In het Oligoceen waren er veel groepen dieren die ondanks de klimatologische omstandigheden gediversifieerd en bloeide. Onder de groepen dieren die zich in deze tijd uitbreidden, zijn vogels, reptielen en zoogdieren.
Gedurende deze tijd was er een grote verscheidenheid aan vogels, evenals reptielen. De meest prominente groep waren echter zoogdieren. Het is belangrijk op te merken dat het Cenozoïcum, waartoe deze tijd behoort, bekend stond als "het tijdperk van zoogdieren"..
Het was op dit moment een van de meest succesvolle diergroepen. Er verscheen een groot aantal nieuwe soorten zoogdieren: knaagdieren, hondachtigen, primaten en walvisachtigen.
De orde van knaagdieren (rodentia) is de meest voorkomende binnen de groep zoogdieren. Het onderscheidende kenmerk zijn zeer scherpe snijtanden die meerdere toepassingen hebben, zoals bijtende roofdieren of knagen op hout (dat is waar de naam vandaan komt).
Een van de meest erkende families van Oligocene knaagdieren was de Eomyidae. Deze waren vergelijkbaar met de eekhoorns van vandaag, met een klein lichaam en boomgewoonten.

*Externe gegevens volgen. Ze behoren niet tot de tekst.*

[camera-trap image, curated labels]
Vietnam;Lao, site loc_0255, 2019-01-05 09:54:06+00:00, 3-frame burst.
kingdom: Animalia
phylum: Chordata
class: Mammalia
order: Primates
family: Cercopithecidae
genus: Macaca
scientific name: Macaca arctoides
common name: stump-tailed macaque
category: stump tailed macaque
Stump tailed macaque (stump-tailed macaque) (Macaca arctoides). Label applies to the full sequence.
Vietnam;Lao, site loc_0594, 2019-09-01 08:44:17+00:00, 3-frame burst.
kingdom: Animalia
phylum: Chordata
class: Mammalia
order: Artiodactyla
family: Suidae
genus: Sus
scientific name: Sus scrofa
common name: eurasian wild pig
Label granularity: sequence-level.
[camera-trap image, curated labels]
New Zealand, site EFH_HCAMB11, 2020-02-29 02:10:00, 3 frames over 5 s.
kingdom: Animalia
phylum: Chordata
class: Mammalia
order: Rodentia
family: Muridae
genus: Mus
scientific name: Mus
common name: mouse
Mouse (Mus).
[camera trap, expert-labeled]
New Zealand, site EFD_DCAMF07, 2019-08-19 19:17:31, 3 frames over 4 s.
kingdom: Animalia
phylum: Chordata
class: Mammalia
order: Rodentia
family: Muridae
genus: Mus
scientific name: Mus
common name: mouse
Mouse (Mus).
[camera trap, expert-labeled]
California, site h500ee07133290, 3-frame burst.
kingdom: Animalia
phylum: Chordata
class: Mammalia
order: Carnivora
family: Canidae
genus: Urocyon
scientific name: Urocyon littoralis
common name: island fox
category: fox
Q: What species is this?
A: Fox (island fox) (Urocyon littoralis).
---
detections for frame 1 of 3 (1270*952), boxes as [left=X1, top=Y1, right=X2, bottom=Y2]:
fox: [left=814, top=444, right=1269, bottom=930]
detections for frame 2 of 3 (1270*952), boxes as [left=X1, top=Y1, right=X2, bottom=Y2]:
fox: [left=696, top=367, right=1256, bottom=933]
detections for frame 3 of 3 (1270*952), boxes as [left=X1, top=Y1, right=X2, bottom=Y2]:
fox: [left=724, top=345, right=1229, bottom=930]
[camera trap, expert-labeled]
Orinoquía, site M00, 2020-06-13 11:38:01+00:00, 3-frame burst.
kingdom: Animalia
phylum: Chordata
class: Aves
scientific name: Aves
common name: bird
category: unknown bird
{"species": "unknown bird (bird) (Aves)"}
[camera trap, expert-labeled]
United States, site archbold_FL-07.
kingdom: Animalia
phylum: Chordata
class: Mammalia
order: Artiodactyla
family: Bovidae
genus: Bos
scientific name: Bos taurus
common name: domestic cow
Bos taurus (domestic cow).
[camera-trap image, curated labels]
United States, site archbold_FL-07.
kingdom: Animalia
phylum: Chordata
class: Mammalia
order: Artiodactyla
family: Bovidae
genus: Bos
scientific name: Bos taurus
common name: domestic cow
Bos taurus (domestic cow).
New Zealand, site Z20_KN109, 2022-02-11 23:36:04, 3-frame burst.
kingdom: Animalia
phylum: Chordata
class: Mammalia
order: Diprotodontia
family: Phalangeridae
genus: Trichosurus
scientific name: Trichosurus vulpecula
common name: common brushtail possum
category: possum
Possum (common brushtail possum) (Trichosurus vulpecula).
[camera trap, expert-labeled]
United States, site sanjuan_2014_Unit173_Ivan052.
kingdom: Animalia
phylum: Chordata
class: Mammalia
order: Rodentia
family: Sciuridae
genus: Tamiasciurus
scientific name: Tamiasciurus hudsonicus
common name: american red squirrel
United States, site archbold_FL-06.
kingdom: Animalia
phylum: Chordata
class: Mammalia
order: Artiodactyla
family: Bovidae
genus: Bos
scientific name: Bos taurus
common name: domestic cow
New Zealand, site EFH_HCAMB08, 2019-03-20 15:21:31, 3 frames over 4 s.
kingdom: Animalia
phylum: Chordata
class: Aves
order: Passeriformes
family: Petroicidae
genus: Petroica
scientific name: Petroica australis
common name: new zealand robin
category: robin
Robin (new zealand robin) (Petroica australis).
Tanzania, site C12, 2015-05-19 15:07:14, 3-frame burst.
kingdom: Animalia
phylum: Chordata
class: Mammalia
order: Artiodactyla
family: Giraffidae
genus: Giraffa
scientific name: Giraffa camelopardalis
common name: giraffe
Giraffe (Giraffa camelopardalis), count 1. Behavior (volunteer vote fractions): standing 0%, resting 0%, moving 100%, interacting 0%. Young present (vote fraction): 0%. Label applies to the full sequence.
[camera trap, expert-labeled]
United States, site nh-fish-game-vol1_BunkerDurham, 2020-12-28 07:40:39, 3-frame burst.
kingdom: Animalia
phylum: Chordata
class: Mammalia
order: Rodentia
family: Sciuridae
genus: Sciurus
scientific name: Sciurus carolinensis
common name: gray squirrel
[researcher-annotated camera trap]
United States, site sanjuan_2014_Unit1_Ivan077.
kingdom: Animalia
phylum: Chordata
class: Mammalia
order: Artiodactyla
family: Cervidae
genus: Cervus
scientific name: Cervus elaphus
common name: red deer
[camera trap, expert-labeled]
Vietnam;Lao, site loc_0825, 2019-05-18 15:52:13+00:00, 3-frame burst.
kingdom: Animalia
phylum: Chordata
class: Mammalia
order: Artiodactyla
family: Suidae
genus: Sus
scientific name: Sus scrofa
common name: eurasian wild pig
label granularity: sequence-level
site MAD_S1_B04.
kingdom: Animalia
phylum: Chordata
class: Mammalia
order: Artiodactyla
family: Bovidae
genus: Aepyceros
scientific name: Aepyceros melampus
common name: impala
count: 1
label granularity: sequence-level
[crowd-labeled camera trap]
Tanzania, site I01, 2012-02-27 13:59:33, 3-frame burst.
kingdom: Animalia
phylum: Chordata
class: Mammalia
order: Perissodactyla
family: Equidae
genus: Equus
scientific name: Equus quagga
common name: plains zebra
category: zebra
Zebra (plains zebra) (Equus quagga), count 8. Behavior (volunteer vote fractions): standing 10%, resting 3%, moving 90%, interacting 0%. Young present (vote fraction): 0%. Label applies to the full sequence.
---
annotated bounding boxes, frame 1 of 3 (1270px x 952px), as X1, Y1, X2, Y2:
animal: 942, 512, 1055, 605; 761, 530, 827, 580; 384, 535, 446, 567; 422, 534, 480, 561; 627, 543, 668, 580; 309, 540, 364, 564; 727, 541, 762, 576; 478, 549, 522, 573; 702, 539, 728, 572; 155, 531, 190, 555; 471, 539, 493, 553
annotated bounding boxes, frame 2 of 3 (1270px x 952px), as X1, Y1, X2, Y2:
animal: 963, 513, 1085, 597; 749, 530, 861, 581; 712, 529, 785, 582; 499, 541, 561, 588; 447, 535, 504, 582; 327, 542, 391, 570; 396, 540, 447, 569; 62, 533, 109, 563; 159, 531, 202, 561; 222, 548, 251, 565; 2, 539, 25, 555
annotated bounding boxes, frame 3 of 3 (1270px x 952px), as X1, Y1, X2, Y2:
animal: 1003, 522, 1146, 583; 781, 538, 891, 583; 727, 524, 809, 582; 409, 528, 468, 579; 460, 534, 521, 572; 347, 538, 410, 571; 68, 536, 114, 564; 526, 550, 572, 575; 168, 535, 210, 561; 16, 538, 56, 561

Ook konden sommigen van de ene boom naar de andere glijden..
Primaten zijn een groep zoogdieren die worden gekenmerkt door vijf tenen aan de ledematen, een opponeerbare duim, plantigrade voeten (ze zijn afhankelijk van de hele voetzool om te bewegen), naast een algemeen gebitspatroon, waarin hun tanden erg beetje gespecialiseerd.
Volgens specialisten in het gebied zijn de primaten die op dit moment konden worden waargenomen de maki en de spookdier..
De spookdiertje is een kleine primaat, ongeveer 10 cm. Het kenmerkende anatomische element zijn de grote ogen, waardoor het zijn zicht in het donker kan aanpassen. Ze hebben boomgewoonten, wat betekent dat ze een groot deel van hun leven zwevend in de takken van de bomen doorbrengen..
De maki is een primaat die, afhankelijk van de ondersoort, in grootte kan variëren. Een van de meest opvallende kenmerken is zijn lange staart, vaak langer dan het lichaam. Ze hebben grote ogen, waardoor ze in het donker kunnen zien. Ze onderscheiden geen kleuren, hoewel ze vormen kunnen onderscheiden. Het zijn erg sociale dieren.
Dieren zoals wolven en honden behoren tot deze groep. Ze worden gekenmerkt door een middelgroot lichaam en lopen ondersteund op de toppen van hun vingers.
Ze zijn vleesetend. De eerste exemplaren van deze groep verschenen in het Eoceen en in latere tijden hebben ze zich gediversifieerd, omdat ze erin geslaagd waren om tot op de dag van vandaag te blijven.
Het is een groep zoogdieren die zich heeft weten aan te passen aan het zeeleven. Ze worden gekenmerkt door het feit dat hun voorpoten zijn gemodificeerd tot vinnen, terwijl de achterpoten zijn verdwenen. Ze hebben longademhaling, dus ze moeten periodiek naar de oppervlakte stijgen om lucht te krijgen.
Onder de walvisachtigen die tijdens het Oligoceen in de zeeën leefden, kunnen we onder andere de Aeticetus en de kentriodon noemen.
Tijdens het Oligoceen, het grootste landzoogdier aller tijden, de Paraceratherium. Ze hadden ongeveer afmetingen van bijna acht meter hoog en ongeveer 7 meter lang.
Het waren plantenetende dieren, met een zeer goed ontwikkeld reukvermogen. Volgens de uitgevoerde onderzoeken was het geen sociaal dier, maar een eenzame levensstijl. Er wordt aangenomen dat de mannetjes de neiging hadden om met elkaar te vechten om de aandacht van de vrouwtjes tijdens het paren..
Blijkbaar vochten ze onderling, botsten met hun hoofd en vonden dit behoorlijk beschermd door de botten van de schedel, die veel dikker was..
Het Oligoceen-tijdperk was verdeeld in twee tijdperken:
Niemand heeft nog op dit artikel gereageerd.